American Sha'Carri Richardson will not take part in the Olympic 100-metre race after being handed a one-month ban for testing positive for marijuana and is a doubt for the whole of the Tokyo Games.
Richardson, who won the 100m at Olympic trials in 10.86 seconds on June 19, told of her ban Friday on the "Today Show." She tested positive at the Olympic trials and so her result is erased. Fourth-place finisher Jenna Prandini is expected to get Richardson's spot in the 100.
Richardson accepted a 30-day suspension that ends July 27, which would be in time to run in the women's relays. USA Track and Field has not disclosed plans for the relay.
The 21-year-old sprinter was expected to face Jamaica's Shelly-Ann Fraser-Pryce in one of the most highly anticipated races of the Olympic track meet. Earlier this year the Texan ran the sixth-fastest time in history.
On Thursday, as reports swirled about her possible marijuana use, Richardson put out a tweet that said, simply: "I am human." On Friday, she went on TV and said she smoked marijuana as a way of coping with her mother's recent death.

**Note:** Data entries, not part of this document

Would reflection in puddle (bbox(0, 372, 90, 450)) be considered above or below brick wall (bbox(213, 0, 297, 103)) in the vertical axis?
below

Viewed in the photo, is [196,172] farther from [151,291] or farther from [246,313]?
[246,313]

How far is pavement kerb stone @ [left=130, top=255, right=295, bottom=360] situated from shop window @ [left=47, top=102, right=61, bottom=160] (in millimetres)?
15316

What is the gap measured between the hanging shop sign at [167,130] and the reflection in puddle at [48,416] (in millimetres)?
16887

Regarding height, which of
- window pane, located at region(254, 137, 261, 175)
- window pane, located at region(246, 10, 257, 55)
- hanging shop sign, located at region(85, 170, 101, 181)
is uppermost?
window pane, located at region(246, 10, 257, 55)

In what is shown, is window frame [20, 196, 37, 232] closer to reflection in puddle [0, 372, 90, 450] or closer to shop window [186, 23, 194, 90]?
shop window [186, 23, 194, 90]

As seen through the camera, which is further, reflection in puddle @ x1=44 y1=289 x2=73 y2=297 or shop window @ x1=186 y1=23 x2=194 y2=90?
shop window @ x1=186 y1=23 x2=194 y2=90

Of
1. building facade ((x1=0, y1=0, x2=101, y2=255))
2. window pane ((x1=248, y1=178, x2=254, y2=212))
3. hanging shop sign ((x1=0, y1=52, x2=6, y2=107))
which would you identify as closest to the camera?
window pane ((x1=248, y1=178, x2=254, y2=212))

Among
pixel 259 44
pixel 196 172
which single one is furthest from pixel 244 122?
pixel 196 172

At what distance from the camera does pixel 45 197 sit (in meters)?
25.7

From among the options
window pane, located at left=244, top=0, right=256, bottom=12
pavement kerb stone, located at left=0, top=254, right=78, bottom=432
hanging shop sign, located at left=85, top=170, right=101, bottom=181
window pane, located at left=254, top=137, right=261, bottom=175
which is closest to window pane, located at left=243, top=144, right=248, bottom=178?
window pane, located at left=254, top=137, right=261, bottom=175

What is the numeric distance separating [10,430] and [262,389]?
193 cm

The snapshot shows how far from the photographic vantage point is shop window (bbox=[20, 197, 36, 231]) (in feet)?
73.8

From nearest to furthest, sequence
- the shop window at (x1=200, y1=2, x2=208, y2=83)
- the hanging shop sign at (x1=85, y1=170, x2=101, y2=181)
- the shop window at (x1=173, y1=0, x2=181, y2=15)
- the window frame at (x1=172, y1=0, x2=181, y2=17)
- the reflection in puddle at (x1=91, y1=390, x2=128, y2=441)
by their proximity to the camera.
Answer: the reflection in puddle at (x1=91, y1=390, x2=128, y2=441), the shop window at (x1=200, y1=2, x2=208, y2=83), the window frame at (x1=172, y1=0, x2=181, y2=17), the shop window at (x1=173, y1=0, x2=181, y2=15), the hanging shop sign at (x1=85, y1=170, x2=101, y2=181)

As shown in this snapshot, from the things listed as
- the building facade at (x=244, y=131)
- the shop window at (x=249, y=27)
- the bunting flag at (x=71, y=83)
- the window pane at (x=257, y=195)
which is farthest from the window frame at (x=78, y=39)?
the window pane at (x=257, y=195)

"I was definitely triggered and blinded by emotions, blinded by badness, and hurting, and hiding hurt," she said on "Today." "I know I can't hide myself, so in some type of way, I was trying to hide my pain."
Richardson had what could have been a three-month sanction reduced to one month because she participated in a counseling program.
While not weighing in on her prospects for the relays, USATF put out a statement that said her "situation is incredibly unfortunate and devastating for everyone involved." The U.S. Olympic and Paralympic Committee said it was "working with USATF to determine the appropriate next steps."
Richardson said if she's allowed to run in the relay "I'm grateful, but if not, I'm just going to focus on myself."
She added: "To put on a face and go out in front of the world and hide my pain, who am I to tell you how to cope when you're dealing with pain and struggles you've never had to experience before?”